**GOAL:**
Answer these questions about the text on location-scale mixtures of super-smooth densities:
(a) What type of prior does F follow?
(b) Under assumption (A), which two integrals with respect to G0 must be finite?
(c) On what interval must the base measure β have a continuous and positive Lebesgue density?

**SELECTED TEXT:**

We derive rates for location-scale mixtures of super-smooth densities. The model is \(f_{F,\,G}(x):=\int _{ 0}^{\infty }(F {\ast} K_{\sigma })(x)\,\mathrm{d}G(\sigma )\), \(x \in \mathbb{R}\), where K is a kernel density, \(F \sim D_{\alpha }\) is a Dirichlet process with base measure \(\alpha:=\alpha (\mathbb{R})\bar{\alpha }\), for \(0 <\alpha (\mathbb{R}) <\infty\) and \(\bar{\alpha }\) a probability measure on \(\mathbb{R}\), and \(G \sim D_{\beta }\), with finite and positive base measure β on \((0,\,\infty )\). We assume that \(f_{0} = f_{F_{0},\,G_{0}}\), with F 0 and G 0 denoting the true mixing distributions for the location and scale parameters, respectively. We use the following assumptions.

  1. (A)

    The true mixing distribution G 0 for the scale parameter satisfies

    $$\displaystyle{ \int _{0}^{\infty }\sigma \,\mathrm{d}G_{ 0}(\sigma ) <\infty \qquad \mathrm{and}\qquad \int _{0}^{\infty }\frac{1} {\sigma } \,\mathrm{d}G_{0}(\sigma ) <\infty. }$$
    (1)

    Also, for constants d 1, d 2 > 0 and \(0 <\gamma _{ 1}^{0},\,\gamma _{2}^{0} \leq \infty\),

    $$\displaystyle{G_{0}(s) \lesssim e^{-d_{1}s^{-\gamma _{1}^{0}} }\quad \mathrm{as\ }s \rightarrow 0\quad \,\mathrm{and}\quad \,1 - G_{0}(s) \lesssim e^{-d_{2}s^{\gamma _{2}^{0}} }\quad \mathrm{as\ }s \rightarrow \infty.}$$
  2. (B)

    The base measure β of the Dirichlet process prior for G has a continuous and positive Lebesgue density β′ on \((0,\,\infty )\) such that, for constants C j , D j  > 0, j = 1, , 4, q 1, q 2, r 1, r 2 ≥ 0 and \(0 <\gamma _{1},\,\gamma _{2} \leq \infty\),

    $$\displaystyle{ C_{1}\sigma ^{-q_{1} }e^{-C_{2}\sigma ^{-\gamma _{1}}(\log (1/\sigma ))^{r_{1}} } \leq \beta '(\sigma ) \leq C_{3}\sigma ^{-q_{1} }e^{-C_{4}\sigma ^{-\gamma _{1}}(\log (1/\sigma ))^{r_{1}} } }$$
    (2)

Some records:

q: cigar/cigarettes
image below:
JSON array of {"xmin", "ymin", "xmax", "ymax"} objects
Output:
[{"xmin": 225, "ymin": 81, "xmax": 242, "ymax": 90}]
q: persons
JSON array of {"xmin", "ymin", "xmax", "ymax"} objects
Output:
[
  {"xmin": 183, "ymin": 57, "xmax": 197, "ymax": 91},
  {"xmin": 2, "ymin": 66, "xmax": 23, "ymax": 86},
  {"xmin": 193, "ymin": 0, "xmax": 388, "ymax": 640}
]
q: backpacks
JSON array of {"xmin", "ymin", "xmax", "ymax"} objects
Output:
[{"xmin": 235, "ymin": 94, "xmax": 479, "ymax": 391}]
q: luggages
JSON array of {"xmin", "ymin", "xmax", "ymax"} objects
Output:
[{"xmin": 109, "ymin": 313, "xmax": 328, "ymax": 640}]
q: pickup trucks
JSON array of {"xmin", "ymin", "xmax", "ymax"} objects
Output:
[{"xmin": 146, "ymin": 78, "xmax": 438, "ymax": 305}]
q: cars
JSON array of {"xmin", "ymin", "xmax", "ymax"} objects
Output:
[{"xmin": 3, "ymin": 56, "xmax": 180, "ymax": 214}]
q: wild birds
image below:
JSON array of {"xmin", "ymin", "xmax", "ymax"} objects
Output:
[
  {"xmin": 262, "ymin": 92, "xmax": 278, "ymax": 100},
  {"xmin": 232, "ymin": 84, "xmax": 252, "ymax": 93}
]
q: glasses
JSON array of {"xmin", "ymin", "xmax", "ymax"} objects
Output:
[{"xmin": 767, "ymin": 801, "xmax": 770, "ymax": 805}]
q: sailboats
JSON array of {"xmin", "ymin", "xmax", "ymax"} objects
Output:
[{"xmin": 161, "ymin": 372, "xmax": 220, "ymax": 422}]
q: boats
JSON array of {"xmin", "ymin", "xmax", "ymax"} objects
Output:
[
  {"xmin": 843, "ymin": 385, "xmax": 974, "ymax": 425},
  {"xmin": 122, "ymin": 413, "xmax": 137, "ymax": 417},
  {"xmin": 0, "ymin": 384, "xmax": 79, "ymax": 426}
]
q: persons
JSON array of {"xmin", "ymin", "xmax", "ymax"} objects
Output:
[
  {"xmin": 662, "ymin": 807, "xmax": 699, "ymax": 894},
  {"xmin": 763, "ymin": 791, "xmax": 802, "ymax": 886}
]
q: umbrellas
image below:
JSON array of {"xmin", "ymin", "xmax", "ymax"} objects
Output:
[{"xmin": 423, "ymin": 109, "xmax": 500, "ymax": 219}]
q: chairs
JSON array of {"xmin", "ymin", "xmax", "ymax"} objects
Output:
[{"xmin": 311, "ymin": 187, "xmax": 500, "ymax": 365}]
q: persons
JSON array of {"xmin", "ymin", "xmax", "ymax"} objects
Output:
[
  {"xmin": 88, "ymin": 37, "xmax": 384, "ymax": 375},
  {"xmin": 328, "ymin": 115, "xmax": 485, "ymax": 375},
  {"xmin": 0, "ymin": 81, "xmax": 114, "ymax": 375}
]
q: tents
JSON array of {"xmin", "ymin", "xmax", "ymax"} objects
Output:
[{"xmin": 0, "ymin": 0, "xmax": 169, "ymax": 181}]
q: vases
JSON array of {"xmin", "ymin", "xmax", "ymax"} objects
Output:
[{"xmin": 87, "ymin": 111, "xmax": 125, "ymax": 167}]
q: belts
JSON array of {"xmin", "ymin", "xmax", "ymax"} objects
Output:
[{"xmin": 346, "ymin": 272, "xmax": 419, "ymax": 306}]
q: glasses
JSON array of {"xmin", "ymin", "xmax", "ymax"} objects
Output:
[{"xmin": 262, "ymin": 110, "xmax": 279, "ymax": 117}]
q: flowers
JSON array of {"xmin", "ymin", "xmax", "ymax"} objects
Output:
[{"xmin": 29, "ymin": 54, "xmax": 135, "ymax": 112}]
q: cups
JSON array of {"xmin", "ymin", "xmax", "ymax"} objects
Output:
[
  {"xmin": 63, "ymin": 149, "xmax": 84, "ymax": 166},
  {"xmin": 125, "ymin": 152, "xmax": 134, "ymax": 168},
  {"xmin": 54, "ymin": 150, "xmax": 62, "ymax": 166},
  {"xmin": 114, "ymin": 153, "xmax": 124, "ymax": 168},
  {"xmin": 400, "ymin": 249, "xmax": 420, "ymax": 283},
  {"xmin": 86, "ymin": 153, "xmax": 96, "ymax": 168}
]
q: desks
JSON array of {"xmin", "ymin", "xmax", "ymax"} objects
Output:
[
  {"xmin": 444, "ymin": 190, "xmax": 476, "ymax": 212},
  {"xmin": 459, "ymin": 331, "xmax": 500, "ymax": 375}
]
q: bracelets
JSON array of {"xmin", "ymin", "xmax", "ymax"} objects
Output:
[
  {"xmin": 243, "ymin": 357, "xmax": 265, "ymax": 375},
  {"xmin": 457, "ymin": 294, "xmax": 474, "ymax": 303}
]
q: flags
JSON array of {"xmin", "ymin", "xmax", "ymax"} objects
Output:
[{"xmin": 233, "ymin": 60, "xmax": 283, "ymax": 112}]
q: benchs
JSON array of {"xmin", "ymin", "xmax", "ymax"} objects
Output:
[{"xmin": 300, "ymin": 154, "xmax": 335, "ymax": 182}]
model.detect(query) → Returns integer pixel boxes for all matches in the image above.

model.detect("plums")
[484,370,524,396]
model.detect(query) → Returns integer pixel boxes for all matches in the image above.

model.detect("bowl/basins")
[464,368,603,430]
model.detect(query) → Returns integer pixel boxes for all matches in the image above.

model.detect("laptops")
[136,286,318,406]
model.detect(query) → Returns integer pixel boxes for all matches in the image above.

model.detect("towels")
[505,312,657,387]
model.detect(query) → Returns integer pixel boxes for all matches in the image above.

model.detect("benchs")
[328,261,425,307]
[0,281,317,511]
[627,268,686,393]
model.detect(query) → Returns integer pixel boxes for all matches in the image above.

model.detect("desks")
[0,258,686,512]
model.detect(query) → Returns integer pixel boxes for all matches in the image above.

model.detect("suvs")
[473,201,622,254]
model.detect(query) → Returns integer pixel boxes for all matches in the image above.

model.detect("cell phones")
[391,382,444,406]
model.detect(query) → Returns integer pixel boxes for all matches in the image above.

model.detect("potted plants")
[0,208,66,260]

**RESULT OF THIS TASK:**
(a) A Dirichlet process, with base measure α := α(ℝ)ᾱ.
(b) The integral of σ dG0(σ) from 0 to ∞ and the integral of (1/σ) dG0(σ) from 0 to ∞.
(c) (0, ∞).